Even if you scan at 300dpi and print at 200, you can go "half up." The important scan area of a 7x6 exposure Print File sleeve is about 9x11.5" so you need an A3 or "super A3" printer, about 297x410mm or near enough 12x16". Alternatively you can "tile" your contact sheets, printing out (say) four letter-size sheets.

In practice, because I use the "contact sheet" only as a reference, I sometimes print the whole contact sheet as small as a single sheet of letter-size paper. This shows very little detail, but you can see a lot more on screen and besides at the tiny contact-print size the strong compositions really jump out.

Because this frame needed quite a lot of dodging and burning, I made two additional wet work prints on my way to this final print--but without the digital "dry run" I might have needed two or three times as many attempts.

When I have selected the pictures I want to print, I'll usually make a first digital-only (not printed) "work print" from those frames. This is why I prefer to scan at 600dpi instead of 300. I don't need it for the contact sheet, but for the mini work print it allows me to go three-up to approximately 3x4.5". The only drawback of higher scan resolutions is ever-larger file sizes: around 30MB for 300dpi, but over 100MB for 600dpi.

An alternative, therefore, is another scan, this time using the DiMAGE Scan Elite 5400 II. A 1350dpi scan allows 4x to 6x, which is more than enough for my purposes: 4x6" to 6x9" off 35mm.
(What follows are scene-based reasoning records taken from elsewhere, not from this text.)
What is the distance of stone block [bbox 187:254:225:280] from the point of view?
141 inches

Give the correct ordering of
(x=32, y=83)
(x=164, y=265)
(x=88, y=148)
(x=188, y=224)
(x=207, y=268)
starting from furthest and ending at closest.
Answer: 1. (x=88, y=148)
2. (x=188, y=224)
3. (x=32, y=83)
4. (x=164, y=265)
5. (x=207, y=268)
This also gives far more sharpness and detail.

No matter which way I get this first image, I immediately save it. The file name may be a description or the accession number plus the frame number. This gives me a starting point. Now come the manipulations. Crop? Contrast? Lighten? Darken? Dodge? Burn? Image color? Perspective adjustment? Often, these manipulations are quicker on screen than they are in the darkroom, and, of course, I don't have to process the print each time: it's just there, on the screen.

When I have an image I like, I print it out. You may be surprised that I often do this on plain paper, not special inkjet photo paper. This is because a really good image can survive anything. If it looks good (or even tolerable) on plain paper, I should be able to make a really first-class wet print. On the border, or on the back, or on the print itself, I make notes such as "need less contrast in the sky" or "burn corners" or "dodge face" or "try pre-flashing" or even "PC" (for "Perspective Corrected").

Of course, you have to be able to translate your digital manipulations into wet darkroom manipulations, but that's not really difficult. Cropping is the same; lighten and darken correspond to less and more exposure on the baseboard; dodging and burning are identical in concept, though I find them easier in execution in wet printing; more and less contrast is achieved through choice of paper grade; image tone is via paper selection, developer selection, and maybe toning; and the only difficult bit is perspective correction, which is perfectly possible with my enlargers but I don't have space to deal with it here. Using either electronic or wet perspective control, you lose some of the image, but you can't always say how the losses in one process will correspond with losses in the other.

These are not the only hybrid options. For example, there are photographers who shoot digitally but then print out negatives on transparent film and use these for "alternative" processes such as platinum, Argyrotype, cyanotype, and more. Others scan 35mm negatives or transparencies; make enlarged inkjet negatives; and use those the same way. There are film writers that can create silver-halide negatives or transparencies from digital files. There are paper writers that make silver-halide prints from digital files. None of these technologies is best for everything. But by choosing the best combination of technologies for what you want to do, you can make better pictures, more easily, and more enjoyably.